(Excerpts from a spatial dataset)
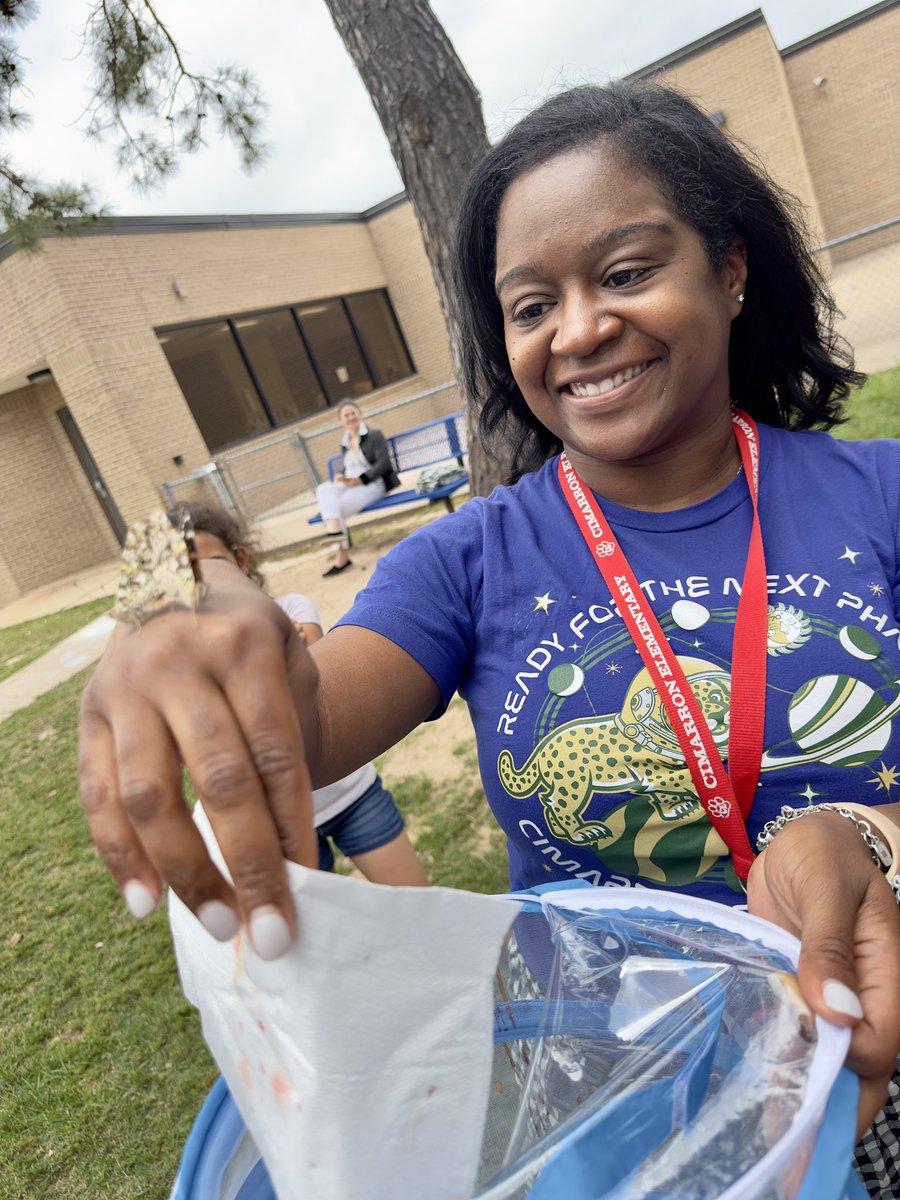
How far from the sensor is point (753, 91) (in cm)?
1736

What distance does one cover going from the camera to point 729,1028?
0.81 metres

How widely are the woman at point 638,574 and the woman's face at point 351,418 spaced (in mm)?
6702

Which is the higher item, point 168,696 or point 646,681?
point 168,696

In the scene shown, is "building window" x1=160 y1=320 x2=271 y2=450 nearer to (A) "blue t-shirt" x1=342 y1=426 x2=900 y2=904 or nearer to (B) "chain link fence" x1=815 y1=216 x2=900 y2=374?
(B) "chain link fence" x1=815 y1=216 x2=900 y2=374

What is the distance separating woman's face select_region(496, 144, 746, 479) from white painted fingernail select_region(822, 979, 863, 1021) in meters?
0.93

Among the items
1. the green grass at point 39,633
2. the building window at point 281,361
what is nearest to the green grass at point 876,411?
the green grass at point 39,633

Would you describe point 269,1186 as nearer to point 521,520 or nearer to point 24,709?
point 521,520

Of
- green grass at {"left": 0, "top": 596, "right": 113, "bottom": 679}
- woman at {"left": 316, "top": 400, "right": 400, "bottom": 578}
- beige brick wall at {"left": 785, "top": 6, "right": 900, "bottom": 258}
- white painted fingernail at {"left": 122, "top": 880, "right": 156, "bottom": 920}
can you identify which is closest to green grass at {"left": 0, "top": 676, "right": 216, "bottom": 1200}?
white painted fingernail at {"left": 122, "top": 880, "right": 156, "bottom": 920}

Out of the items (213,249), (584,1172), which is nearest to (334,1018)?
(584,1172)

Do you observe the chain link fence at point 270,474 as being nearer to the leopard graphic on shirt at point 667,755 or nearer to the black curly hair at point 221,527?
the black curly hair at point 221,527

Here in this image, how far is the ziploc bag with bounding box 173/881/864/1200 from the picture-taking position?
66cm

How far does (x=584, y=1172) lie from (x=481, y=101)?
411cm

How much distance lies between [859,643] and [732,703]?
22cm

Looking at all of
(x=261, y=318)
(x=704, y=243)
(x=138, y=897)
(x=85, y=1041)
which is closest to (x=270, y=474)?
(x=261, y=318)
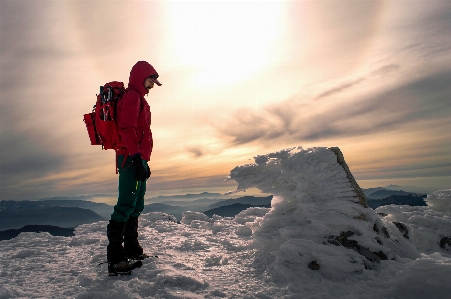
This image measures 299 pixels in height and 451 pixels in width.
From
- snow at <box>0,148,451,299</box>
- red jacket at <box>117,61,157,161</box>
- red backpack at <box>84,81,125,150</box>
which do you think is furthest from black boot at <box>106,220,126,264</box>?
red backpack at <box>84,81,125,150</box>

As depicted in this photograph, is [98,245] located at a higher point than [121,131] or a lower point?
lower

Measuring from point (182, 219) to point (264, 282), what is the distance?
24.2ft

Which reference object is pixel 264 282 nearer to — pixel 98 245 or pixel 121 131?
pixel 121 131

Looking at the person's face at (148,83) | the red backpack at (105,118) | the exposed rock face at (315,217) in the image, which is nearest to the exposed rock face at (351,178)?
the exposed rock face at (315,217)

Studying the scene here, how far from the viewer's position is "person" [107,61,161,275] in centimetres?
428

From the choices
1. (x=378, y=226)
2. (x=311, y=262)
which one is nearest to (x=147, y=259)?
(x=311, y=262)

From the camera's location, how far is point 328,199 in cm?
556

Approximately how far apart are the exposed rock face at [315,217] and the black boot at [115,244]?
8.07 ft

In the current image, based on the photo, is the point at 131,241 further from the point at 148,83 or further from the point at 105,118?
the point at 148,83

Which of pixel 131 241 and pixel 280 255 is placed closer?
pixel 280 255

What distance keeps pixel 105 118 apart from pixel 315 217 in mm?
4547

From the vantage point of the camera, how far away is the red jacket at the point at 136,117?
14.1 feet

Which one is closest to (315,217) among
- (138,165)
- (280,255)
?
(280,255)

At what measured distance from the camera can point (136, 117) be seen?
439cm
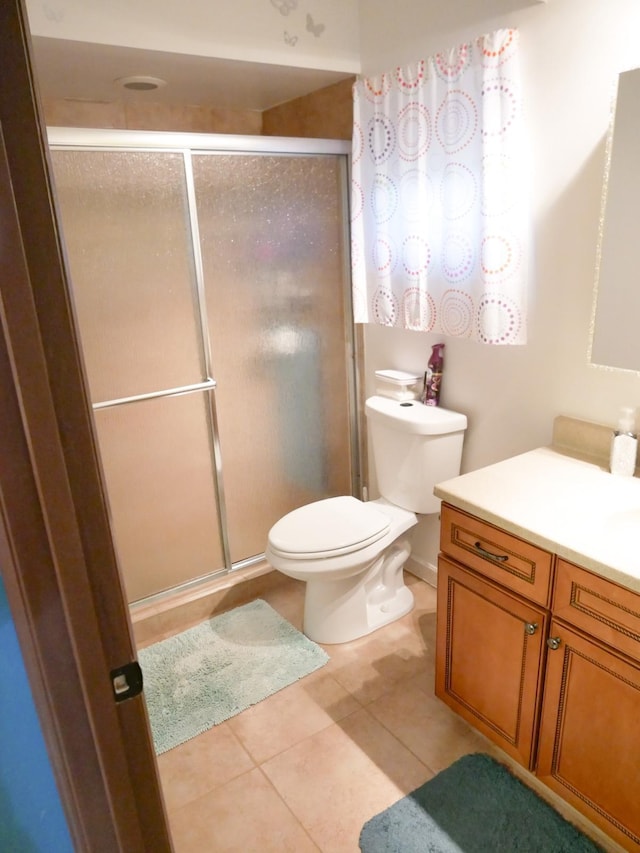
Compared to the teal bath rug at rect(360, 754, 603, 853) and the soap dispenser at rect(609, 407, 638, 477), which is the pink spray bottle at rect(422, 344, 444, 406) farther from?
the teal bath rug at rect(360, 754, 603, 853)

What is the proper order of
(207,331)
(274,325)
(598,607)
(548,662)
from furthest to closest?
(274,325), (207,331), (548,662), (598,607)

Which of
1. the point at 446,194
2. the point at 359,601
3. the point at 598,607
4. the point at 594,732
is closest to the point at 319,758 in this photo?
the point at 359,601

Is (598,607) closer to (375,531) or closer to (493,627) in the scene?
(493,627)

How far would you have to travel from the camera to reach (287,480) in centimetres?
264

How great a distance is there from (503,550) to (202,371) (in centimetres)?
130

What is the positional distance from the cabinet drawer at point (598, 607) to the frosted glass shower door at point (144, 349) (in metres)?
1.27

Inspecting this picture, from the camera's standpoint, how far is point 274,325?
2.45 metres

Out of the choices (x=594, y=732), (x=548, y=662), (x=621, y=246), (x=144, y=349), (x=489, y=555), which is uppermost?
(x=621, y=246)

[WRITTEN PROBLEM] Print the entries above exactly, taking out only the pictures.

[TASK ANSWER]
How far from the sensor is point (753, 91) (in cm)?
1736

What distance does one cover going from the camera to point 729,1028?
0.81 metres

How widely are the woman at point 638,574 and the woman's face at point 351,418 spaced (in mm)?
6702

Which is the higher item, point 168,696 or point 646,681?
point 168,696

In the scene shown, is "building window" x1=160 y1=320 x2=271 y2=450 nearer to (A) "blue t-shirt" x1=342 y1=426 x2=900 y2=904 or nearer to (B) "chain link fence" x1=815 y1=216 x2=900 y2=374?
(B) "chain link fence" x1=815 y1=216 x2=900 y2=374

What is the distance separating woman's face select_region(496, 144, 746, 479) from white painted fingernail select_region(822, 979, 863, 1021) in meters?
0.93

Among the items
1. the green grass at point 39,633
2. the building window at point 281,361
what is nearest to the green grass at point 876,411?
the green grass at point 39,633

Would you describe point 269,1186 as nearer to point 521,520 or nearer to point 24,709?
point 521,520

Of
- green grass at {"left": 0, "top": 596, "right": 113, "bottom": 679}
- woman at {"left": 316, "top": 400, "right": 400, "bottom": 578}
- beige brick wall at {"left": 785, "top": 6, "right": 900, "bottom": 258}
- white painted fingernail at {"left": 122, "top": 880, "right": 156, "bottom": 920}
can you identify which is closest to green grass at {"left": 0, "top": 676, "right": 216, "bottom": 1200}?
white painted fingernail at {"left": 122, "top": 880, "right": 156, "bottom": 920}

Out of the items (213,249), (584,1172), which is nearest to (334,1018)?
(584,1172)

Do you observe the chain link fence at point 270,474 as being nearer to the leopard graphic on shirt at point 667,755 or nearer to the black curly hair at point 221,527?
the black curly hair at point 221,527

Here in this image, how far is the ziploc bag with bounding box 173/881/864/1200 from the picture-taking position?
66cm

How far does (x=584, y=1172) lie from (x=481, y=101)?
411cm

How much distance lies between [859,643] and [732,703]?
22cm

Looking at all of
(x=261, y=318)
(x=704, y=243)
(x=138, y=897)
(x=85, y=1041)
which is closest to (x=270, y=474)?
(x=261, y=318)
This image measures 299 pixels in height and 451 pixels in width.
From
- snow at <box>0,148,451,299</box>
- red jacket at <box>117,61,157,161</box>
- red backpack at <box>84,81,125,150</box>
which do you think is furthest from black boot at <box>106,220,126,264</box>?
red backpack at <box>84,81,125,150</box>

As depicted in this photograph, is [98,245] located at a higher point than [121,131] or a lower point?
lower

Measuring from point (182, 219) to point (264, 282), what is the distance?
24.2ft

Which reference object is pixel 264 282 nearer to — pixel 98 245 or pixel 121 131?
pixel 121 131

Looking at the person's face at (148,83) | the red backpack at (105,118) | the exposed rock face at (315,217) in the image, which is nearest to the exposed rock face at (351,178)?
the exposed rock face at (315,217)

Studying the scene here, how far from the viewer's position is "person" [107,61,161,275] in centimetres?
428

From the choices
1. (x=378, y=226)
2. (x=311, y=262)
which one is nearest to (x=147, y=259)?
(x=311, y=262)

From the camera's location, how far is point 328,199 in cm?
556

Approximately how far apart are the exposed rock face at [315,217] and the black boot at [115,244]?
8.07 ft

In the current image, based on the photo, is the point at 131,241 further from the point at 148,83 or further from the point at 105,118?
the point at 148,83

Which of pixel 131 241 and pixel 280 255 is placed closer?
pixel 280 255

What distance keeps pixel 105 118 apart from pixel 315 217 in mm?
4547

From the vantage point of the camera, how far away is the red jacket at the point at 136,117?
14.1 feet

Which one is closest to (315,217) among
- (138,165)
- (280,255)
?
(280,255)

At what measured distance from the camera can point (136, 117) be seen?
439cm
Compared to the teal bath rug at rect(360, 754, 603, 853) and the soap dispenser at rect(609, 407, 638, 477), which is the pink spray bottle at rect(422, 344, 444, 406) farther from?
the teal bath rug at rect(360, 754, 603, 853)

What is the proper order of
(207,331)
(274,325)
(598,607)
(548,662)
from furthest to closest?
(274,325), (207,331), (548,662), (598,607)

Which of
1. the point at 446,194
2. the point at 359,601
3. the point at 598,607
4. the point at 594,732
is closest to the point at 319,758 in this photo?
the point at 359,601

Is (598,607) closer to (375,531) or closer to (493,627) in the scene?
(493,627)

How far would you have to travel from the camera to reach (287,480) in centimetres?
264

How great a distance is there from (503,550) to (202,371) (in centimetres)?
130

What is the positional distance from the cabinet drawer at point (598, 607) to the frosted glass shower door at point (144, 349) (in metres)?
1.27

Inspecting this picture, from the camera's standpoint, how far is point 274,325?
2.45 metres

Out of the choices (x=594, y=732), (x=548, y=662), (x=621, y=246), (x=144, y=349), (x=489, y=555), which is uppermost?
(x=621, y=246)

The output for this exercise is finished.